Zdjęcie: Patria
15-10-2025 09:41
Łotewski rząd zatwierdził projekt ustawy budżetowej na 2026 rok, przewidujący rekordowe wydatki na obronność w wysokości 4,91 proc. PKB, czyli ponad 2,15 mld euro. Zdecydowana większość tych środków – ponad połowa – zostanie przeznaczona na rozwój zdolności bojowych, modernizację sprzętu oraz inwestycje w infrastrukturę wojskową.
Wśród priorytetowych projektów znalazły się zakup bojowych wozów piechoty, rozbudowa wielowarstwowej obrony przeciwlotniczej, wsparcie ogniowe i zabezpieczenie logistyczne, a także rozwój dronów, obrona wybrzeża i wzmocnienie wschodniej granicy. Część środków ma pochodzić z nowo utworzonego Europejskiego Funduszu Działań na rzecz Bezpieczeństwa (SAFE), wspierającego przygotowanie obronne państw Unii Europejskiej.
Minister obrony Andris Sprūds podkreślił, że budżet koncentruje się na bezpieczeństwie państwa i wzmacnianiu armii. Jak zaznaczył, inwestycje obejmą nie tylko żołnierzy i sprzęt, lecz także infrastrukturę, w tym rozbudowę największego w krajach bałtyckich poligonu „Sēlija” oraz systemów zabezpieczenia granicy wschodniej. Sprūds dodał, że wydatki na obronność mają przyczynić się również do rozwoju krajowego przemysłu i gospodarki, określając budżet jako inwestycję w „pokój i stabilność przyszłości”.
Zgodnie z projektem, w 2027 roku nakłady na obronność mają wzrosnąć do 5 proc. PKB, a w 2028 roku osiągnąć poziom 4,87 proc. Łotwa tym samym zbliża się do celu wyznaczonego przez państwa NATO, które zobowiązały się przeznaczać co najmniej 5 proc. PKB na bezpieczeństwo do 2035 roku.

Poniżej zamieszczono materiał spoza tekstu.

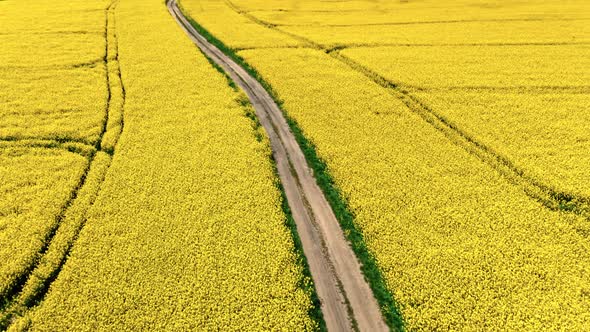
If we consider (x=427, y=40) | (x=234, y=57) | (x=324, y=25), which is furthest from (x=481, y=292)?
(x=324, y=25)

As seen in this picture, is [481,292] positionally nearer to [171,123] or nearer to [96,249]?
[96,249]

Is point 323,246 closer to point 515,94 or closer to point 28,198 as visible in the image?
point 28,198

Rząd przyjął także przepisy regulujące zawieranie umów o strategicznej współpracy między Ministerstwem Obrony a łotewskimi przedsiębiorstwami z sektora obronnego. Porozumienia te mają zapewnić państwu dostęp do kluczowych dostaw i usług także w sytuacjach kryzysowych. Firmy, które spełnią kryteria dotyczące stabilności finansowej, zdolności produkcyjnych i zgodności z priorytetami obronnymi, będą zobowiązane do przygotowania planów zwiększenia produkcji w razie zagrożenia.
Jak podkreślił minister Sprūds, bezpieczeństwo kraju zależy nie tylko od gotowości armii, lecz także od zdolności krajowych przedsiębiorstw do szybkiej reakcji i współpracy z państwem. Nowe regulacje mają wzmocnić niezależność Łotwy w zakresie obronności i zmniejszyć jej zależność od zagranicznych dostawców.